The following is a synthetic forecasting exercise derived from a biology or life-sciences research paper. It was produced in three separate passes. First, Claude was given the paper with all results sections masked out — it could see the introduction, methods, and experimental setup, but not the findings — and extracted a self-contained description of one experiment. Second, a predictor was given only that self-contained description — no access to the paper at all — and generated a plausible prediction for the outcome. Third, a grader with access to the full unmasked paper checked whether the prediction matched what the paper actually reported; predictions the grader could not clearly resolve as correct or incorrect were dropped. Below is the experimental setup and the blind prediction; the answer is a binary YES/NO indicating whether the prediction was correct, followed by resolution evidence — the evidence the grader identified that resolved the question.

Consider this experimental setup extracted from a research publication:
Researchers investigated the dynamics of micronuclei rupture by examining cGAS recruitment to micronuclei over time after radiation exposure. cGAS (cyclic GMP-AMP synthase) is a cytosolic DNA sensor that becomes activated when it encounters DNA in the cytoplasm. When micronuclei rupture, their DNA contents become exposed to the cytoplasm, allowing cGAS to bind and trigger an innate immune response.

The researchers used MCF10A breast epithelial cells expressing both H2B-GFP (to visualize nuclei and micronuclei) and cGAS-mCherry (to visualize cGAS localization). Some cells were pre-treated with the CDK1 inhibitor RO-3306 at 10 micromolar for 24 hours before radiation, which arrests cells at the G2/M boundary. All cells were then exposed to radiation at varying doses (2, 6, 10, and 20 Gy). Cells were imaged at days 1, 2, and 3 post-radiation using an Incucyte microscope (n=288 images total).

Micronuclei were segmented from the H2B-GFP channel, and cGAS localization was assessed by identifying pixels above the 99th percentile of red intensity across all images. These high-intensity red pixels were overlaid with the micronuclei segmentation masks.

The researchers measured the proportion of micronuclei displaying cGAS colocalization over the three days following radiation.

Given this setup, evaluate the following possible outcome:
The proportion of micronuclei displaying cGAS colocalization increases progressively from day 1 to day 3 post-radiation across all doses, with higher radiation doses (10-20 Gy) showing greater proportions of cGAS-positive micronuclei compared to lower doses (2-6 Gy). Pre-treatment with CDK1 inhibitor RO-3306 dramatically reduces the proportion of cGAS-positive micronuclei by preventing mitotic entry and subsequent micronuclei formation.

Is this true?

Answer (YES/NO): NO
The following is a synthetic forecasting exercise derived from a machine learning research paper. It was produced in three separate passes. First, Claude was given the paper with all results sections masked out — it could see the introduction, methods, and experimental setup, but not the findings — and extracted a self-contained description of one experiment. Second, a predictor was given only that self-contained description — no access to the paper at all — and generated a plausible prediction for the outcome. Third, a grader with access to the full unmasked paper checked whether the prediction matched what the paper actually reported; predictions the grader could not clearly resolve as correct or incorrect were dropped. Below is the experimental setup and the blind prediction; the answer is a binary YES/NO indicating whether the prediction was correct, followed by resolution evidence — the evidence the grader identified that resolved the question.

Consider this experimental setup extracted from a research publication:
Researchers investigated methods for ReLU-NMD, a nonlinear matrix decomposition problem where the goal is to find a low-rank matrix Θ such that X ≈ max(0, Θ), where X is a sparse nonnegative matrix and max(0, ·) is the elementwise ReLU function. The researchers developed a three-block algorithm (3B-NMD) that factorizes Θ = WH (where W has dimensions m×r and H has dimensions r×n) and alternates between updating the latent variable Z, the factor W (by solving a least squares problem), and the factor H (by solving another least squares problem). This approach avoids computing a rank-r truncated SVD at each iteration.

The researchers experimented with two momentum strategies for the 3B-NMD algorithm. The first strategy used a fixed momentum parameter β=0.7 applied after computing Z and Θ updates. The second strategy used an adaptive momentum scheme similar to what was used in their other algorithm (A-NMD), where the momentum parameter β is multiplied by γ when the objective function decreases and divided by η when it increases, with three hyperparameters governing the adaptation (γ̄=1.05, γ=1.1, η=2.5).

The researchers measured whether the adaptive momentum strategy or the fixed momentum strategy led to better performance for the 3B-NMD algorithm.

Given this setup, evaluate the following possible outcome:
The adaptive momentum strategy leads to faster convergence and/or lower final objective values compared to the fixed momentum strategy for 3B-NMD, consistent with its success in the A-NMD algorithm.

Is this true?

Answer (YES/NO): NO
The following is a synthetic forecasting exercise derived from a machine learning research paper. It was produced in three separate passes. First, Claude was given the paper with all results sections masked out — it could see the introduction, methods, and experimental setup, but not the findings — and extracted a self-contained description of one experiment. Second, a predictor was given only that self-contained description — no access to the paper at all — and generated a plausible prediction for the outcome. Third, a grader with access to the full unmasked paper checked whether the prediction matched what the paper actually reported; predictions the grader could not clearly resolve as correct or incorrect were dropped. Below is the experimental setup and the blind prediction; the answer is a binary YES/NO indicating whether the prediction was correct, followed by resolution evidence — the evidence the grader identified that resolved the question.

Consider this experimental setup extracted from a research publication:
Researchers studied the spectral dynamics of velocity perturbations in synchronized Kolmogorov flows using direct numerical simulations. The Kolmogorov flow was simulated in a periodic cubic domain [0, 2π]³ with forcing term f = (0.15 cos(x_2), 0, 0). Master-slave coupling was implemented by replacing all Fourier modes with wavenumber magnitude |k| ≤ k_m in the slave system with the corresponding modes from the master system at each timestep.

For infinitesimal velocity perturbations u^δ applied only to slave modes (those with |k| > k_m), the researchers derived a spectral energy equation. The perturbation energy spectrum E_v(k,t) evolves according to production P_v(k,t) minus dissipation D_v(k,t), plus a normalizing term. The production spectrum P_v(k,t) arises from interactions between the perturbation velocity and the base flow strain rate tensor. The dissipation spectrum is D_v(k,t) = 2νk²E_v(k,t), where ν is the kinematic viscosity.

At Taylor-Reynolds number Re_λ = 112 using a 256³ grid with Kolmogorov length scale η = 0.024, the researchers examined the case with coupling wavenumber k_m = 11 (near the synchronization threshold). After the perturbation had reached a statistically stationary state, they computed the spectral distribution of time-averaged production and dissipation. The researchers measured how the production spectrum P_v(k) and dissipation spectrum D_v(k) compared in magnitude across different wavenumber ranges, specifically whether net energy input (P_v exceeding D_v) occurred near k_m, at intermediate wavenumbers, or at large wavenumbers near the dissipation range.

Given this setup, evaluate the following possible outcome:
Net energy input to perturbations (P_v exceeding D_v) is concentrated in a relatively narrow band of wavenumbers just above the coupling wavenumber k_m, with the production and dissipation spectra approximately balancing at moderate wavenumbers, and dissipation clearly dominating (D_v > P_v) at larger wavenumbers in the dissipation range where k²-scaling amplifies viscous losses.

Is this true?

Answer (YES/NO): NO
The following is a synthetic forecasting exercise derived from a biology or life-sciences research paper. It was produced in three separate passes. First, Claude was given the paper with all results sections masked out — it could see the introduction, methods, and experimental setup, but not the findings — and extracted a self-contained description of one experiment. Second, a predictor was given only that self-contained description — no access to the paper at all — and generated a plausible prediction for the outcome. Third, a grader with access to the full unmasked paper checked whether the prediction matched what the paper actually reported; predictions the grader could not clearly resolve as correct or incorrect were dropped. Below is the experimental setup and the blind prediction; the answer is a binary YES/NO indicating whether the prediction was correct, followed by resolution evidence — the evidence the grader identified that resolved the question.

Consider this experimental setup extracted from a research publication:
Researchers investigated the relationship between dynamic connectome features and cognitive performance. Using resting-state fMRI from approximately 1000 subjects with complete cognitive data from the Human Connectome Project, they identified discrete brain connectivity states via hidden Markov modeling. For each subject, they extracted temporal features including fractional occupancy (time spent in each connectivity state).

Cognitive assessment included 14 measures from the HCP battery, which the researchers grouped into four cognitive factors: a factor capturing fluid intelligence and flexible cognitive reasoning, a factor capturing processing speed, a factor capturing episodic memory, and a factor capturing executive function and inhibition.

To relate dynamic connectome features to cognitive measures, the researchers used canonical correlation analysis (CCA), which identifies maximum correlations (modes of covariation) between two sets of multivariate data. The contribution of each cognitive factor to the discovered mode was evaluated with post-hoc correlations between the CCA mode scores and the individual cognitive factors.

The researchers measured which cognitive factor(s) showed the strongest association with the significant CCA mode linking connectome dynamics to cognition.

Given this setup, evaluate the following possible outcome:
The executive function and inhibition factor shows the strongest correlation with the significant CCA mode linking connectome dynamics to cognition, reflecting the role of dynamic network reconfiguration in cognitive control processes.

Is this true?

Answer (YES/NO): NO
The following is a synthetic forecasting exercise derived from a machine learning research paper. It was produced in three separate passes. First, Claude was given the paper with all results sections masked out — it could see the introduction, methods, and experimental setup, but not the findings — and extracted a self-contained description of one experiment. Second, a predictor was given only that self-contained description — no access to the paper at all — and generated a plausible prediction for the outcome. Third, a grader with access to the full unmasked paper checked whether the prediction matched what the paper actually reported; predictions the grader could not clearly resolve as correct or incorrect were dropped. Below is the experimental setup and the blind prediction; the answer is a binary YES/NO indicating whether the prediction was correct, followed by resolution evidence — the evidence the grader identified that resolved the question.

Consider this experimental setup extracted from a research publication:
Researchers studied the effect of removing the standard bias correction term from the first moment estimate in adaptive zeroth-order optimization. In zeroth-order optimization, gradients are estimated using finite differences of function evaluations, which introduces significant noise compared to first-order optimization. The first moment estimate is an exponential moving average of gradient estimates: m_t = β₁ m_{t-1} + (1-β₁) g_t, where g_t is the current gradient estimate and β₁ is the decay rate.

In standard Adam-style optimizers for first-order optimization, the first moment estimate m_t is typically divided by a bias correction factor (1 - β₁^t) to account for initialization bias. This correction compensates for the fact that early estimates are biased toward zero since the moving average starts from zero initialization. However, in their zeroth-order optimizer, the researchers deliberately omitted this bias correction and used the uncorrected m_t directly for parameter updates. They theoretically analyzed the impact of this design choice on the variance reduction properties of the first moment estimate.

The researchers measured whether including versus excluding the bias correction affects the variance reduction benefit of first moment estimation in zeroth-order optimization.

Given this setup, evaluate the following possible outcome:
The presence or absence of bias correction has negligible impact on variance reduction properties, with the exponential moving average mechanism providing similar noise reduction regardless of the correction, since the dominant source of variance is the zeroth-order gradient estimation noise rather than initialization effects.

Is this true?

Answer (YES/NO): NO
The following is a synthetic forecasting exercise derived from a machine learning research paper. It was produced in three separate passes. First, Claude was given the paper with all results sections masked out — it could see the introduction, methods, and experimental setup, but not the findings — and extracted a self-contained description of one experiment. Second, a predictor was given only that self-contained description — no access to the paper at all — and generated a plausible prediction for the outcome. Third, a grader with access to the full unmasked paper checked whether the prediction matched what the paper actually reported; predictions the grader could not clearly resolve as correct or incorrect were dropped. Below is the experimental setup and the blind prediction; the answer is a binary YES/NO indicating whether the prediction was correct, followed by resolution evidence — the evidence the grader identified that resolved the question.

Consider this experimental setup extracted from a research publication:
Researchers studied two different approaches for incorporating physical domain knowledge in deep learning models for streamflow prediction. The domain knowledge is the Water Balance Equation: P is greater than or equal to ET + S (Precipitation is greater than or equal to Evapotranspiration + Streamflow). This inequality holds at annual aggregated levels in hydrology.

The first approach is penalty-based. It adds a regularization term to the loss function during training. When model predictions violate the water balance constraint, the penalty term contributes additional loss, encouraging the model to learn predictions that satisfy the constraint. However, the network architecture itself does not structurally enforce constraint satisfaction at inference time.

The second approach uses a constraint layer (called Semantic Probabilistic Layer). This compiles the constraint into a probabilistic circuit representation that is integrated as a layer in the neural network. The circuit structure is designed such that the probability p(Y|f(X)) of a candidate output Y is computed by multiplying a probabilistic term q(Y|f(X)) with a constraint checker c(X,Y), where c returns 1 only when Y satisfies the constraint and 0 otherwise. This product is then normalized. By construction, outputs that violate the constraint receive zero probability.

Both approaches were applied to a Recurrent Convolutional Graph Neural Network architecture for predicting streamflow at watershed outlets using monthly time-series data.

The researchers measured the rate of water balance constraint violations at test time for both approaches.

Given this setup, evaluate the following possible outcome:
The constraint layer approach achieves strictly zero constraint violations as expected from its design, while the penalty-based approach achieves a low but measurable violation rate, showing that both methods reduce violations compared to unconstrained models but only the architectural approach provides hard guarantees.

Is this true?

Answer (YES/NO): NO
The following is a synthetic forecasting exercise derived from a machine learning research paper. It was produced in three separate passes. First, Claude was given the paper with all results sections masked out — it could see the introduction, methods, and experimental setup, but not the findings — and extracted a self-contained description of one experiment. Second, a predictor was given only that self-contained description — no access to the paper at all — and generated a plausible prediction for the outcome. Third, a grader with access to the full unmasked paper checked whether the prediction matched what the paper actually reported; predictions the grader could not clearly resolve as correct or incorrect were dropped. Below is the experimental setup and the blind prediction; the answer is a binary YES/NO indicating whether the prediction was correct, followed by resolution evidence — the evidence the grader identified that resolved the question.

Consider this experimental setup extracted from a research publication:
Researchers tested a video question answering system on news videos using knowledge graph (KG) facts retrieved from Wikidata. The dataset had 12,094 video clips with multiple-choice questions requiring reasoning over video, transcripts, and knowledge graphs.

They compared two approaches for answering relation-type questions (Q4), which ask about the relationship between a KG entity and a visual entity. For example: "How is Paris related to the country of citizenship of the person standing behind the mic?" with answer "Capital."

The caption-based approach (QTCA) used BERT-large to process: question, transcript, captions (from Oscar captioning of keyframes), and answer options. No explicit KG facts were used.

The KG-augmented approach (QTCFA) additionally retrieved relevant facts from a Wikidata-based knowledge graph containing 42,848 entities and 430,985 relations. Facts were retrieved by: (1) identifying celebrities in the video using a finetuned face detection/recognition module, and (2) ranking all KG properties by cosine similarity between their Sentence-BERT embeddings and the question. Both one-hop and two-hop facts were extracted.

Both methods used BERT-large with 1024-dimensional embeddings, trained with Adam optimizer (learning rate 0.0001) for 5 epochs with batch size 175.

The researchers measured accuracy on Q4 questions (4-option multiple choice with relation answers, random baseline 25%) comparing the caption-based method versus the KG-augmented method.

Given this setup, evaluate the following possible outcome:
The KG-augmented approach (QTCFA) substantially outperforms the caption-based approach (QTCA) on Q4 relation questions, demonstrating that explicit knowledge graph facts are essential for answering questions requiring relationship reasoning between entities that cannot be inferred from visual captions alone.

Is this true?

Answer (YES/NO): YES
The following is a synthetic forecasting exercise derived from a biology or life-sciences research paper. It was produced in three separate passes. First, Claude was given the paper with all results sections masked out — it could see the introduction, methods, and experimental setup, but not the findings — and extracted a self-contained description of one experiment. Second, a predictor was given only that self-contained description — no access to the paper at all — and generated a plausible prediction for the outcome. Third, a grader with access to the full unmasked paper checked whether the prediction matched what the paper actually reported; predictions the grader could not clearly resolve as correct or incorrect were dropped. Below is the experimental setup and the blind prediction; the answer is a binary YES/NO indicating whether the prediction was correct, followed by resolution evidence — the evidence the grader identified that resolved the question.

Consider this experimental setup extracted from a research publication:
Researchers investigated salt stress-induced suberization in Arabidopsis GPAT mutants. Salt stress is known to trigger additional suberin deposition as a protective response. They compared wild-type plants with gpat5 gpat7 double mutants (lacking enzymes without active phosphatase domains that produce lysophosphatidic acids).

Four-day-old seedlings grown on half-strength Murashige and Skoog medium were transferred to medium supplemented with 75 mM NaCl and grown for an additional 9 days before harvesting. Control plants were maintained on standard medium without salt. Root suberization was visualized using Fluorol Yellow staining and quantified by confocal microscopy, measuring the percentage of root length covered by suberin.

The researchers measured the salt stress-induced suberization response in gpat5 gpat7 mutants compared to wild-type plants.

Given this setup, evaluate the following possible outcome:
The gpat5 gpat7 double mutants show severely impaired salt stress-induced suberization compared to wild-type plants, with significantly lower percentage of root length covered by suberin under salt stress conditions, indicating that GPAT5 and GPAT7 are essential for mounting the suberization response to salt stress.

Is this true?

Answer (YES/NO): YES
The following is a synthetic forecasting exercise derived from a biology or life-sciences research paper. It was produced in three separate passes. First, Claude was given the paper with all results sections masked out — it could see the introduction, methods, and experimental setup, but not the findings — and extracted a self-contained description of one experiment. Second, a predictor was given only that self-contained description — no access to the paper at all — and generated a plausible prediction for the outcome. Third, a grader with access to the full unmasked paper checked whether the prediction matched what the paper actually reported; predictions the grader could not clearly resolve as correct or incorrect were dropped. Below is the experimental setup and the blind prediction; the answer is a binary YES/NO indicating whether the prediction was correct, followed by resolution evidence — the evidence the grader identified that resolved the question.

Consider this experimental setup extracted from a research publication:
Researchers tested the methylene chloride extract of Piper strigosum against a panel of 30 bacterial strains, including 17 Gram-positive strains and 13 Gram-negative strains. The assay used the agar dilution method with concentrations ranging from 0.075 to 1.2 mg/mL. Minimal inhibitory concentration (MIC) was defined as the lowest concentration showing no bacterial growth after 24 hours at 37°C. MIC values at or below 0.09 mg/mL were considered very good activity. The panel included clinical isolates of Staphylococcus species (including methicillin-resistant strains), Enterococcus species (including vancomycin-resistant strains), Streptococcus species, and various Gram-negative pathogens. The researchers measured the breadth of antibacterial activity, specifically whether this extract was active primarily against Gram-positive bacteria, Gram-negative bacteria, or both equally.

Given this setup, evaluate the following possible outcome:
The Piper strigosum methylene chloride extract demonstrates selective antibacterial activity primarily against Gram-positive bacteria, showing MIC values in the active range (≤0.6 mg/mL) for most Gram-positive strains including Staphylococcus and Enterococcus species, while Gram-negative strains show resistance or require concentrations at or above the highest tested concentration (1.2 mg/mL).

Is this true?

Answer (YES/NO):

§

**Exercise objective:**
Read the entries and select each line where the word "bacteria" is found.

**Output for this exercise:**
Researchers tested the methylene chloride extract of Piper strigosum against a panel of 30 bacterial strains, including 17 Gram-positive strains and 13 Gram-negative strains. The assay used the agar dilution method with concentrations ranging from 0.075 to 1.2 mg/mL. Minimal inhibitory concentration (MIC) was defined as the lowest concentration showing no bacterial growth after 24 hours at 37°C. MIC values at or below 0.09 mg/mL were considered very good activity. The panel included clinical isolates of Staphylococcus species (including methicillin-resistant strains), Enterococcus species (including vancomycin-resistant strains), Streptococcus species, and various Gram-negative pathogens. The researchers measured the breadth of antibacterial activity, specifically whether this extract was active primarily against Gram-positive bacteria, Gram-negative bacteria, or both equally.
The Piper strigosum methylene chloride extract demonstrates selective antibacterial activity primarily against Gram-positive bacteria, showing MIC values in the active range (≤0.6 mg/mL) for most Gram-positive strains including Staphylococcus and Enterococcus species, while Gram-negative strains show resistance or require concentrations at or above the highest tested concentration (1.2 mg/mL).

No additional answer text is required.